In 19th century Britain the political cartoonist John Doyle adapted the fable to one of his monthly series of prints in February 1844. In it the mouse nibbling at the net is Earl Russell, who prevailed on the House of Lords to free the leonine Daniel O'Connell from the imprisonment he had incurred for trying to repeal the Irish Act Of Union. In the United States the fable was applied to a case of corrupt lobbying in a Puck cartoon for 23 July 1913. Under the title 'Even a rat may help free a lion', the House of Representatives is shown enmeshed in the nets of "Lobbyism", from which Colonel (Martin) Mulhall is about to free it by his revelations of bribe-taking.

**Supplied entries:**
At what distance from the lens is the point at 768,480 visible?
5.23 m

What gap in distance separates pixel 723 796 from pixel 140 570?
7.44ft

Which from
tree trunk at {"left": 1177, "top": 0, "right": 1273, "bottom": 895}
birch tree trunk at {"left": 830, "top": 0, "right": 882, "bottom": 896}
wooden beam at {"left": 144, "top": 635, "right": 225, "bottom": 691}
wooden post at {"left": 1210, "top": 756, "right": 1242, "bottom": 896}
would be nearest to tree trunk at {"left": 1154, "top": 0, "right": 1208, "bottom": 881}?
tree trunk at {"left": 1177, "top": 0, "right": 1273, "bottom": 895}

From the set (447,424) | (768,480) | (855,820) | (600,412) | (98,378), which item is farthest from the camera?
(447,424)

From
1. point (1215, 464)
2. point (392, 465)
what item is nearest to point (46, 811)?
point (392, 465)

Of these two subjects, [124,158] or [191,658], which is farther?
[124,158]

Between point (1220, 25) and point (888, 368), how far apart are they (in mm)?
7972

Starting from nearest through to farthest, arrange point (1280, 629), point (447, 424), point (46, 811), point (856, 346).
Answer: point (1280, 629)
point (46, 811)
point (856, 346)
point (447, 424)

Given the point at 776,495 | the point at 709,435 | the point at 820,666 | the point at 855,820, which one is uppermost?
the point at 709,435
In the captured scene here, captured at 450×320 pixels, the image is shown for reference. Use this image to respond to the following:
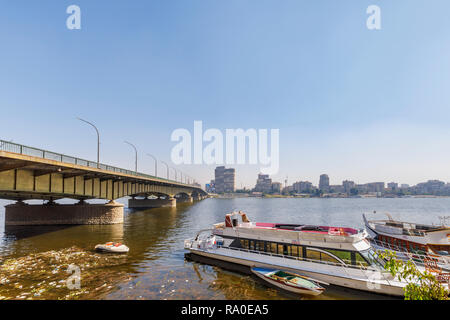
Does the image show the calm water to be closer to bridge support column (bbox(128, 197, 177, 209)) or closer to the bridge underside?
Result: the bridge underside

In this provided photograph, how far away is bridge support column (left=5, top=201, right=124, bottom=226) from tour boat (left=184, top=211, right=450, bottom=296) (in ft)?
88.3

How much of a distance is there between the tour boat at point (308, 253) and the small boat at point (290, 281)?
83 cm

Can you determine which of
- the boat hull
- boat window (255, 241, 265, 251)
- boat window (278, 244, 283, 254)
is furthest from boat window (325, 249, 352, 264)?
boat window (255, 241, 265, 251)

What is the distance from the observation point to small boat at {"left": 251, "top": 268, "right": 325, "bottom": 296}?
1448 cm

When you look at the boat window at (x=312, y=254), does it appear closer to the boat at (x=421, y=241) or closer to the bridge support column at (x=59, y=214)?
the boat at (x=421, y=241)

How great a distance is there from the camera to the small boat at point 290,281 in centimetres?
1448

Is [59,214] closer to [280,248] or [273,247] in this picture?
[273,247]

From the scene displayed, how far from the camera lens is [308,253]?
17281 mm

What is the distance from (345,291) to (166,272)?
1261 cm

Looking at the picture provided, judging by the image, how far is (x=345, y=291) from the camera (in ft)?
48.9
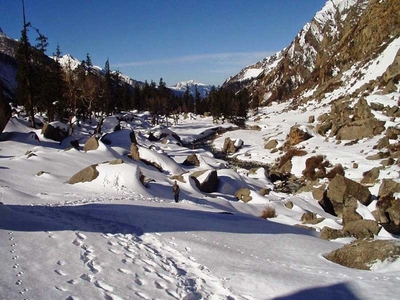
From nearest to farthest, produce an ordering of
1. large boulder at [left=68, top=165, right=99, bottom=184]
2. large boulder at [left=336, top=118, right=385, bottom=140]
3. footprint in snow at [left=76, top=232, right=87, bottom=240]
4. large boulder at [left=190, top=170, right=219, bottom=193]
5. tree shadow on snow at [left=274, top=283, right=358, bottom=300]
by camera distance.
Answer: tree shadow on snow at [left=274, top=283, right=358, bottom=300] → footprint in snow at [left=76, top=232, right=87, bottom=240] → large boulder at [left=68, top=165, right=99, bottom=184] → large boulder at [left=190, top=170, right=219, bottom=193] → large boulder at [left=336, top=118, right=385, bottom=140]

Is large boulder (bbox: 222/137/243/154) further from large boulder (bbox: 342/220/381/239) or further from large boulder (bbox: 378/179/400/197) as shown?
large boulder (bbox: 342/220/381/239)

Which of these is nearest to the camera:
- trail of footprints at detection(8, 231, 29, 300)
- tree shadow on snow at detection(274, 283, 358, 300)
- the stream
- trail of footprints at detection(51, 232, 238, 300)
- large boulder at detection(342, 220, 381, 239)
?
trail of footprints at detection(8, 231, 29, 300)

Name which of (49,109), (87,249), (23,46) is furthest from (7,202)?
(49,109)

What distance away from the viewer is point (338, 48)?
10962 centimetres

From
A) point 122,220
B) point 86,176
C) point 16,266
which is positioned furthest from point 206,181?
point 16,266

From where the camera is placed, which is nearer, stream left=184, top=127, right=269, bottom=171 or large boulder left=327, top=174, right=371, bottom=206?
large boulder left=327, top=174, right=371, bottom=206

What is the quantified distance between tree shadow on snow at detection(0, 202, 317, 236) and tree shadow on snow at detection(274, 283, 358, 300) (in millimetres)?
5261

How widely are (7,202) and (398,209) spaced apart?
22203 mm

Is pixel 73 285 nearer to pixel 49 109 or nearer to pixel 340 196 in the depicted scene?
pixel 340 196

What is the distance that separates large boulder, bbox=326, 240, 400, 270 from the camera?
10.1 meters

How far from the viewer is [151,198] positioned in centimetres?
2008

**Task set:**
A – Decide whether each statement agrees with the passage on political cartoons of the fable. Answer yes or no and quote the deciding words.
(i) John Doyle's print based on the fable appeared in February 1844.
(ii) In Doyle's print, Daniel O'Connell is the mouse nibbling at the net.
(iii) The Puck cartoon shows the Senate caught in the nets of "Lobbyism".
B – Using the passage on political cartoons of the fable, answer each question briefly.
(i) Why had Daniel O'Connell been imprisoned?
(ii) What title did the Puck cartoon carry?
(iii) Through what is Colonel Mulhall about to free the House of Representatives?
C – Carry on the passage about political cartoons based on the fable, starting after its last sentence.

**Answers for this exercise:**
A –
(i) Yes: "adapted the fable to one of his monthly series of prints in February 1844"
(ii) No: "the mouse nibbling at the net is Earl Russell"
(iii) No: "the House of Representatives is shown enmeshed in the nets of "Lobbyism""

B –
(i) For trying to repeal the Irish Act Of Union
(ii) 'Even a rat may help free a lion'
(iii) His revelations of bribe-taking

C –
In 1953 the fable was adapted to a two-minute animated cartoon ending with an advertisement for Coca-Cola as a promoter of friendship. The National Film Board of Canada (NFB) twice adapted the story. As The Bear and the Mouse it was issued as a short feature film in 1966 using real animals with voice-over. 10 years later the animated short The Lion and the Mouse appeared, directed by Evelyn Lambart and with an original score by Maurice Blackburn.

Though the fable is frequently a subject of children's literature, Jerry Pinkney's The Lion & the Mouse (2009) tells it through pictures alone, without the usual text of such books, and won the 2010 Caldecott Medal for its illustrations. The story is updated and adapted to fit the conditions of the Serengeti National Park, in which it is set.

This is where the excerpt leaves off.